By John Carlo Tria
As we move forward in recovery, I believe it is vital that we recognize an economic sector that has its roots in the rural areas and has a foothold in many areas in Mindanao. These are our natural resource-based industries.
Our constitution, specifically article 12, section 2 defines the scope of our natural resources to include minerals and timber, among others. The constitutional provision also includes important portions about how such utilizations may be made, to wit:
“The exploration, development, and utilization of natural resources shall be under the full control and supervision of the State. The State may directly undertake such activities, or it may enter into co-production, joint venture, or production-sharing agreements”
Moreover, sustainable development principles require us to use resources in a judicious manner that meets the needs of both present and future generations.
With this, it is clear that we are not prohibited from utilizing our natural resources, contrary to the idea pushed by a few I have encountered that these resources ought to be left untouched.
What matters, therefore, is that our natural resources these be used and utilized responsibly. All businesses for that matter, need to managed sustainably and in a responsible manner. Environmental Impact Assessments are required for this purpose, and impacts need to be monitored over time.
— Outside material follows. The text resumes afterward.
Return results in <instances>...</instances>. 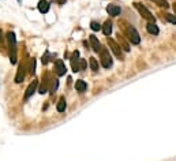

Natural resources are indigenous or local. Utilizing them responsibly can create wealth and catalyze many local livelihood and employment opportunities in the countryside and can boost the local economy, driving employment not only in the direct utilization but in its downstream industries and businesses.
In the case of minerals, we possess significant amounts of metallic minerals such as copper, chromite, nickel. We also have non-metallic resources that can be tapped. In my November 2, 2020 column, I wrote about the industry/; (https://mb.com.ph/2020/11/02/possibilities-hope-and-vigilance/)
“Data from the Mines and Geo Sciences Bureau indicate that of the 30 million hectares of land in the Philippines, about 9 million have mineral potential for vital items such as copper, iron, nickel, limestone, and gold.
In all, the mining industry employs 190,000 workers and earning 4.3 Billion dollars in export revenue and contributing 15 billion pesos in taxes, apart from the amounts spent on required livelihood and social development programs.”
The economic benefit can be multiplied further if a downstream mineral processing and metals and non-metals product – based industries take root. Local infrastructure can also be boosted, give its need for cement, reinforcing bars and galvanized iron sheets which all come from locally processed minerals.
With these additional industries deriving local metallic and non-metallic raw materials, expect the total employment to increase even more, and drive the growth of other support businesses and livelihoods, especially in the countryside.
In addition, minerals such as those we have, are vital for technology businesses like telecommunications which use metal components. If we are able to produce these locally from locally available minerals, more manufacturing jobs can be created. This, in turn, helps support other technology-based industries.
With the recent issuance of Executive Order 130 lifting the moratorium on new order prohibiting new mineral projects, there is renewed interest in responsible mining as more mining projects are set to restart.
Implementing the necessary environmental and social safeguards under the 1995 Mining Act will be necessary to ensure that responsible mining practices are observed. (https://mb.com.ph/2021/04/19/36-mines-to-start-operations-soon/)
With these potentials our recovery can be given a needed boost, the minerals sector therefore deserves a deeper look.
The DENR’s Mines and Geosciences Bureau is the steward of our nation’s mineral resources and promotes sustainable mineral resources development.
It would be a good idea to visit their website and see how the environmental and social safeguards, including post mine scenarios and health protocols can be implemented.
In future columns I will discuss other resource-based industries deserving a deeper look.
Continue to stay safe everyone.
This opinion piece first appeared in the Manila Bulletin website last April 21, 2021.